Culture

Y'all Are Really Going to Bully Millie Bobby Brown Off Twitter Too, Huh

A sad chronicle of when a meme goes too far. 

Flickr / Gage Skidmore

Women in sci-fi are perpetually bullied off of social media, and it’s the internet’s fault. Trolls went after Leslie Jones; they bullied Kelly Marie Tran off Instagram; and now, 14-year-old Millie Bobby Brown has deleted her Twitter. The reason? Twitter has seemingly seized on a recycled meme about Millie Bobby Brown being homophobic.

In an effort not to give any of the people who spend time making those memes free press, Inverse is not going to link to any of them here. But to summarize, they altered Millie’s photos and Snapchats to make it look like she says and supports violent homophobia, along with racism and xenophobia. A lot of them include slurs targeted toward LGBT people. (It’s worth noting here that she’s openly supportive of the LGBT community.) It’s a sad underscoring of the darker side of internet culture.

Why the Meme Started

Understanding why people think the homophobic Millie meme is funny requires a passing knowledge of absurdist meme culture. Originated on Tumblr, the idea of combining two things that have no logical connotation, often with surrealist, dark undertones, has led to some of the world’s funniest memes. With the rise of stan Twitter, though, it has in some instances led to blatant homophobia, sexism, and racism masquerading as woke irony. And unlike on Tumblr, a laboratory for underground meme-making, Twitter often exposes absurdist memes to the mainstream.

KnowYourMeme cites the anti-Millie meme starting back in November of 2017, with a recent resurgence in popularity over the last several months.

In short, the meme blew up, Millie got attacked on social media, and now her account is gone. So what may have started as an inside joke among LGBT millennials about Millie being homophobic turned into a popular meme. And that’s dangerous because it not only hurt Millie and led people to think she’s actually homophobic, but it gave others a platform to openly use LGBT slurs and insinuate violence toward the community.

What It Says About Internet Culture

Once Millie deleted her account, people started to take notice. Discourse on Twitter has been deeply divided, with some accounts casting shame on the meme, and others doubling down on defending its comedic merits.

Inverse reached out to Millie’s PR representative for comment, but no known official statements from her team have been made at this time. It’s unclear if Millie will return to Twitter, but as of now her official Instagram is still functioning, albeit with a newly disabled comment section.

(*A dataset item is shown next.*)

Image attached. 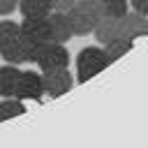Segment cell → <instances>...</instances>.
<instances>
[{"mask_svg": "<svg viewBox=\"0 0 148 148\" xmlns=\"http://www.w3.org/2000/svg\"><path fill=\"white\" fill-rule=\"evenodd\" d=\"M148 35V18L139 12H127L123 16V37L125 39H136Z\"/></svg>", "mask_w": 148, "mask_h": 148, "instance_id": "cell-9", "label": "cell"}, {"mask_svg": "<svg viewBox=\"0 0 148 148\" xmlns=\"http://www.w3.org/2000/svg\"><path fill=\"white\" fill-rule=\"evenodd\" d=\"M18 76H21L18 67H14V65H9V62H7L5 67H0V95H2V97H14Z\"/></svg>", "mask_w": 148, "mask_h": 148, "instance_id": "cell-10", "label": "cell"}, {"mask_svg": "<svg viewBox=\"0 0 148 148\" xmlns=\"http://www.w3.org/2000/svg\"><path fill=\"white\" fill-rule=\"evenodd\" d=\"M42 83H44V92L46 95L60 97L72 88L74 76H72V72L67 67H62V69H44L42 72Z\"/></svg>", "mask_w": 148, "mask_h": 148, "instance_id": "cell-4", "label": "cell"}, {"mask_svg": "<svg viewBox=\"0 0 148 148\" xmlns=\"http://www.w3.org/2000/svg\"><path fill=\"white\" fill-rule=\"evenodd\" d=\"M130 5H132V9H134V12H139V14L148 16V0H130Z\"/></svg>", "mask_w": 148, "mask_h": 148, "instance_id": "cell-18", "label": "cell"}, {"mask_svg": "<svg viewBox=\"0 0 148 148\" xmlns=\"http://www.w3.org/2000/svg\"><path fill=\"white\" fill-rule=\"evenodd\" d=\"M92 35L95 39L104 46L118 37H123V18H113V16H102L97 21V25L92 28Z\"/></svg>", "mask_w": 148, "mask_h": 148, "instance_id": "cell-8", "label": "cell"}, {"mask_svg": "<svg viewBox=\"0 0 148 148\" xmlns=\"http://www.w3.org/2000/svg\"><path fill=\"white\" fill-rule=\"evenodd\" d=\"M130 49H132V39H125V37H118V39H113V42L104 44V53H106L109 62L118 60V58H120V56H125Z\"/></svg>", "mask_w": 148, "mask_h": 148, "instance_id": "cell-13", "label": "cell"}, {"mask_svg": "<svg viewBox=\"0 0 148 148\" xmlns=\"http://www.w3.org/2000/svg\"><path fill=\"white\" fill-rule=\"evenodd\" d=\"M46 21H49V35H51L53 42L65 44V42H69V39L74 37L72 25H69V18H67V12H56V9H53V12L46 16Z\"/></svg>", "mask_w": 148, "mask_h": 148, "instance_id": "cell-7", "label": "cell"}, {"mask_svg": "<svg viewBox=\"0 0 148 148\" xmlns=\"http://www.w3.org/2000/svg\"><path fill=\"white\" fill-rule=\"evenodd\" d=\"M102 16L104 14H102L99 0H76L74 7L67 9V18L74 35H90Z\"/></svg>", "mask_w": 148, "mask_h": 148, "instance_id": "cell-1", "label": "cell"}, {"mask_svg": "<svg viewBox=\"0 0 148 148\" xmlns=\"http://www.w3.org/2000/svg\"><path fill=\"white\" fill-rule=\"evenodd\" d=\"M99 2H102V14L104 16L123 18L130 12V0H99Z\"/></svg>", "mask_w": 148, "mask_h": 148, "instance_id": "cell-14", "label": "cell"}, {"mask_svg": "<svg viewBox=\"0 0 148 148\" xmlns=\"http://www.w3.org/2000/svg\"><path fill=\"white\" fill-rule=\"evenodd\" d=\"M18 35H21L18 23H14V21H0V49L7 46L9 42H14Z\"/></svg>", "mask_w": 148, "mask_h": 148, "instance_id": "cell-15", "label": "cell"}, {"mask_svg": "<svg viewBox=\"0 0 148 148\" xmlns=\"http://www.w3.org/2000/svg\"><path fill=\"white\" fill-rule=\"evenodd\" d=\"M74 2H76V0H51V5H53L56 12H67V9L74 7Z\"/></svg>", "mask_w": 148, "mask_h": 148, "instance_id": "cell-17", "label": "cell"}, {"mask_svg": "<svg viewBox=\"0 0 148 148\" xmlns=\"http://www.w3.org/2000/svg\"><path fill=\"white\" fill-rule=\"evenodd\" d=\"M109 65L111 62H109V58H106L102 46H86L76 56V81L86 83L95 74H99L102 69H106Z\"/></svg>", "mask_w": 148, "mask_h": 148, "instance_id": "cell-2", "label": "cell"}, {"mask_svg": "<svg viewBox=\"0 0 148 148\" xmlns=\"http://www.w3.org/2000/svg\"><path fill=\"white\" fill-rule=\"evenodd\" d=\"M18 7V0H0V16H9Z\"/></svg>", "mask_w": 148, "mask_h": 148, "instance_id": "cell-16", "label": "cell"}, {"mask_svg": "<svg viewBox=\"0 0 148 148\" xmlns=\"http://www.w3.org/2000/svg\"><path fill=\"white\" fill-rule=\"evenodd\" d=\"M32 62H37L39 69L44 72V69H62V67H69L72 58H69V51L65 49V44L53 42V39H46V42L37 44Z\"/></svg>", "mask_w": 148, "mask_h": 148, "instance_id": "cell-3", "label": "cell"}, {"mask_svg": "<svg viewBox=\"0 0 148 148\" xmlns=\"http://www.w3.org/2000/svg\"><path fill=\"white\" fill-rule=\"evenodd\" d=\"M23 16H49L53 12L51 0H18Z\"/></svg>", "mask_w": 148, "mask_h": 148, "instance_id": "cell-11", "label": "cell"}, {"mask_svg": "<svg viewBox=\"0 0 148 148\" xmlns=\"http://www.w3.org/2000/svg\"><path fill=\"white\" fill-rule=\"evenodd\" d=\"M18 28H21V35L30 37V39H32V42H37V44H42V42L51 39L46 16H23V21L18 23Z\"/></svg>", "mask_w": 148, "mask_h": 148, "instance_id": "cell-6", "label": "cell"}, {"mask_svg": "<svg viewBox=\"0 0 148 148\" xmlns=\"http://www.w3.org/2000/svg\"><path fill=\"white\" fill-rule=\"evenodd\" d=\"M44 95V83H42V74L28 69V72H21L18 76V83H16V92L14 97L18 99H42Z\"/></svg>", "mask_w": 148, "mask_h": 148, "instance_id": "cell-5", "label": "cell"}, {"mask_svg": "<svg viewBox=\"0 0 148 148\" xmlns=\"http://www.w3.org/2000/svg\"><path fill=\"white\" fill-rule=\"evenodd\" d=\"M23 113H25L23 99H18V97H5V99L0 102V123L12 120V118L23 116Z\"/></svg>", "mask_w": 148, "mask_h": 148, "instance_id": "cell-12", "label": "cell"}]
</instances>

The stubbornness of stan Twitter to apologize, or at least stop spreading homophobic Millie memes, is a sad, sharp reminder of internet hypocrisy. We’re so quick to call out problematic celebrities and shun, dox, and harass others for noncompliance with arbitrary social justice standards. But when an actual child is experiencing the negative consequences of “irony,” stan accounts plead innocent.

To say it’s disheartening would be an understatement. This isn’t what fandom is supposed to stand for.